L'intervista

John Slettvoll: «Un’emozione veramente grandissima»

Lo svedese commenta così il suo ulteriore passo nella leggenda dell'HC Lugano: entrare nella Hall of Fame del club bianconero
©Francesca Agosta
Flavio Viglezio
01.12.2023 13:30

John Slettvoll ha compiuto un ulteriore passo nella leggenda dell’HC Lugano. Il tecnico di mille battaglie - e di quattro titoli nazionali - è entrato nella Hall of Fame del club bianconero. Lo svedese - che stasera assisterà al derby della Cornèr Arena - è arrivato in Ticino accompagnato da una figlia e da due nipoti.

Johns Slettvoll, cosa si prova a entrare nella Hall of Fame del Lugano?
«Ricevere questo riconoscimento è un grande onore per me. Soprattutto perché non sono un ticinese, anche se questa è la mia seconda casa. A quei tempi non era così scontato lasciare il proprio Paese per andare a lavorare all’estero. E soprattutto non era scontato essere accettato come lo sono stato io. Ho avuto il privilegio di portare avanti il mio progetto e le mie idee con il sostegno di tutti. È bello tornare qui e vedere tutte queste persone così importanti nella mia vita. Sono felice i vedere anche voi giornalisti (ride, ndr). I titoli e le medaglie passano, i ricordi e le relazioni umane rimangono per tutta la vita. Devo ringraziare tutti, ma specialmente una persona...».

Non è difficile immaginare di chi si tratti...
«Sto naturalmente parlando di Geo Mantegazza. È grazie a lui se ho potuto vivere tutte queste emozioni a Lugano. Ricordo molto bene il nostro primo incontro, in Svezia: restammo a discutere fino alle 3 del mattino. Una settimana dopo mi voleva in Ticino: dissi a mia moglie che in ogni caso non avrei firmato nulla e invece tornai in Svezia con il contratto che mi legava al club bianconero. Con Geo Mantegazza ho avuto l’opportunità di portare avanti le mie idee e questo per me era fondamentale. Il nostro presidente è stato importantissimo per me, per il mio lavoro e per tutta la mia famiglia».

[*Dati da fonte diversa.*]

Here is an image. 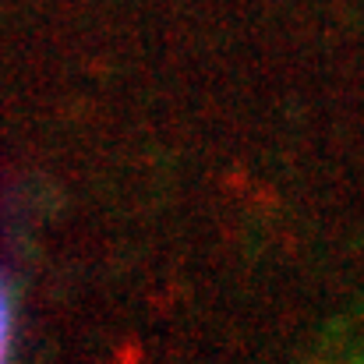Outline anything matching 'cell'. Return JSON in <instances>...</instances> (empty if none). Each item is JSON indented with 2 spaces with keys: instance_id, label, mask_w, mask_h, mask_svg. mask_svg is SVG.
Returning <instances> with one entry per match:
<instances>
[{
  "instance_id": "cell-1",
  "label": "cell",
  "mask_w": 364,
  "mask_h": 364,
  "mask_svg": "<svg viewBox=\"0 0 364 364\" xmlns=\"http://www.w3.org/2000/svg\"><path fill=\"white\" fill-rule=\"evenodd\" d=\"M7 347H11V301H7V290L0 283V361L7 358Z\"/></svg>"
}]
</instances>
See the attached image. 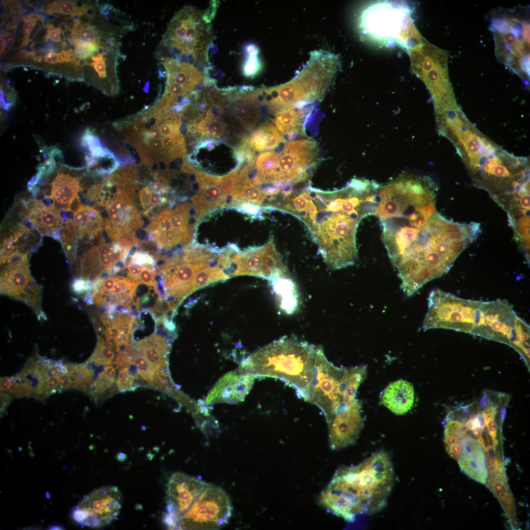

Quello fu l’inizio di un’avventura che ha permesso di scrivere la storia dell’hockey bianconero e svizzero...
«Assolutamente sì e per questo devo dire grazie anche ai giocatori che ho avuto. Da solo non avrei potuto fare nulla. Ho sempre lavorato con ragazzi che volevano raggiungere traguardi importanti insieme a me. Sono tantissimi, troppi per fare dei nomi. Ma insieme abbiamo creato un’etica del lavoro incredibile. Ricordo quando dissi che il nostro obiettivo sarebbe stato quello di vincere il titolo in tre anni: tutti, dai tifosi alla società, ci hanno sempre sostenuto. Lo ripeto: Lugano per me è una seconda casa. Anzi, una terza a dire il vero, perché io per metà sono norvegese (ride, ndr). Ancora oggi i miei parenti in Norvegia sono sorpresi di vedere il cognome Slettvoll apparire sui social o sui media svizzeri.

La storia tra Slettvoll e il Lugano è stata un po’ come un matrimonio: lunga, piena d’amore ma anche di tante litigate. Alla fine però si riesce sempre a fare la pace, quando il rapporto è solido...
«Sì, è ciò che penso pure io. Io sono sempre stato molto esigente: sono flessibile ma ci sono dei punti fermi e dei valori di base sui quali non ho mai ammesso discussioni. Anche un club però ha una sua opinione, una sua filosofia e non si può sempre essere sulla stessa lunghezza d’onda. Sì, ci sono stati dei contrasti professionali, ma alla fine si risolve tutto. Si arriva a un punto in cui si volta pagina, e non è un caso se oggi sono qui a ricevere questo graditissimo riconoscimento. Un giorno Fausto Senni mi disse: ''John, la vita è troppo corta per litigare senza trovare delle soluzioni''. Aveva ragione. Sì, la mia storia con l’HC Lugano è un matrimonio, dove per restare uniti per tutta la vita alla fine bisogna trovare un accordo, anche facendo qualche compromesso».